The goal of my research is to understand the mechanistic underpinnings of the cell signaling networks that contribute to cancer progression and resistance to therapy. My laboratory is currently focused on 1) testing the hypothesis that HULLK, the novel lncRNA we discovered, functions as an oncogene and a clinical biomarker in prostate cancer (PCa); 2) studying how heterotypic cell signaling in the tumor microenvironment determines sensitivity to immune checkpoint inhibitors; and 3) looking for combinatorial therapeutic targets in PCa.

Current Projects

  • HULLK mechanism. We have recently published the discovery of a novel lncRNA that acts as an oncogene in PCa that we have named “HULLK” for Hormone-Upregulated lncRNA within LCK (PMID:31253147). shRNAs specifically targeting HULLK significantly decreased PCa cell growth whereas overexpression of HULLK enhanced PCa cell growth. We are currently testing the hypothesis that HULLK is a novel lncRNA that functions as a targetable oncogene in PCa. Funded by NCI.
  • HULLK biomarker. HULLK transcripts are expressed in androgen receptor (AR) positive PCa cell lines and in patient tissue. There is a significant positive correlation between HULLK expression and high-grade PCa in three independent cohorts: the University of Virginia, the University of Texas Southwestern, and The Cancer Genome Atlas (PMID:31253147). We are currently testing the hypothesis that HULLK is a biomarker for PCa. We have established that we can detect HULLK in the urine of a subset of men with high grade PCa. Funded by APIS Assay Technologies.
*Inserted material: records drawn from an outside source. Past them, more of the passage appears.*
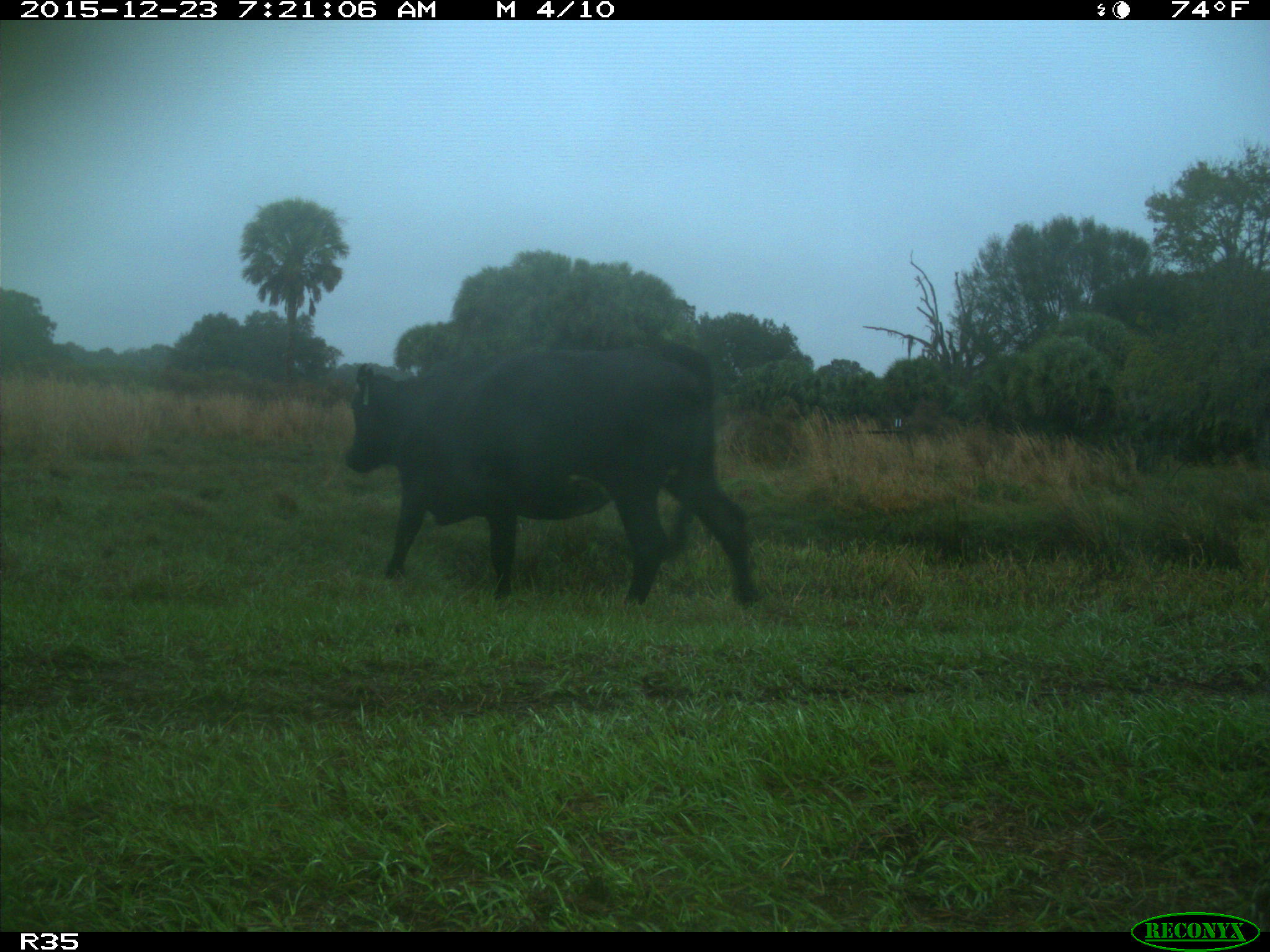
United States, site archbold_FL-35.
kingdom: Animalia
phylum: Chordata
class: Mammalia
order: Artiodactyla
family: Bovidae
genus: Bos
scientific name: Bos taurus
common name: domestic cow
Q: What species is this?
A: Bos taurus (domestic cow).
  • PCa therapy. Our unpublished data show that inhibition of the CBFb-RUNX interaction synergizes with the AR antagonist, enzalutamide, and with siRNA targeting AR to effectively inhibit PCa tumor cell growth. We are testing the hypothesis that co-targeting the transcription factors CBFb-RUNX and AR using a novel nanopharmaceutical, P-TRIS5, could be an effective treatment strategy. P-TRIS5 is a functionalized DNA nano-carrier with 1) a binding peptide specific to PSMA (prostate-specific membrane antigen) for targeted delivery; 2) the dTAT peptide for endosomal release; 3) a CBFb-RUNX inhibitor (14-91); and 4) an siRNA to the AR that targets both full-length and AR splice variants known to drive PCa. Funded by NCI.
  • AR function in PCa. My lab uncovered novel molecular interactions between the DNA Damage Response (DDR) effector CHK2 and the AR that provide mechanistic insight into how CHK2 negatively regulates prostate cancer growth (PMID:32579110; PMID:26573794). This led my lab to use Precision Run-On Sequencing (PRO-Seq), a novel technique that enables quantification of nascent RNA transcripts, to identify AR dependent DDR genes. We discovered that, contrary to dogma, enzalutamide treatment did not globally affect the IR-induced DDR changes in gene expression patterns.
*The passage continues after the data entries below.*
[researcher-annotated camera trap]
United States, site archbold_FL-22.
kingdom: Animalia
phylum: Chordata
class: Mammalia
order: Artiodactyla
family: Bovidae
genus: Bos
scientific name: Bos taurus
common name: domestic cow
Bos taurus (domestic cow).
  • TMES. We have developed a human Tumor Microenvironment System (TMES) that exposes primary human cells to tumor hemodynamics and transport that recapitulates in vivo-like biology (PMID:30839006; PMID:33692370). We have validated TMES builds for pancreatic ductal adenocarcinoma (PDAC), non-small cell lung cancer (NSCLC), and proof-of-concept for PCa. In PDAC, there are conflicting results between preclinical experiments and clinical trials targeting the stroma; a more predictive experimental system that reflects PDAC patient biology is critically needed. We are proposing to use the TMES to address this need through the expansion of the PDAC TMES to incorporate the diversity of stromal cells and immune cells. This improved TMES will be used to conduct mechanistic studies on how the tumor microenvironment impacts therapeutic response. We have also recently used the TMES to study how NSCLC tumor cells that harbor KRAS and EGFR mutations alter tumor endothelial cells (TECs). Our data has led us to the hypothesis that cancer cells induce changes in the expression of immune modulatory proteins in TECs in an oncogene dependent manner; this, in turn, determines the efficacy of immune checkpoint inhibitors in NSCLC. This discovery could explain why NCSCL patients with EGFR mutations typically have a poor response to immunotherapy where KRAS mutation NSCLC patients show consistent benefit to immunotherapy.


Together, each of the initiatives described above contribute to the central goal of my research program, which is to understand how crosstalk among signal transduction pathways contributes to cancer progression in complex models of disease, and how that information can be used to develop more effective cancer treatments.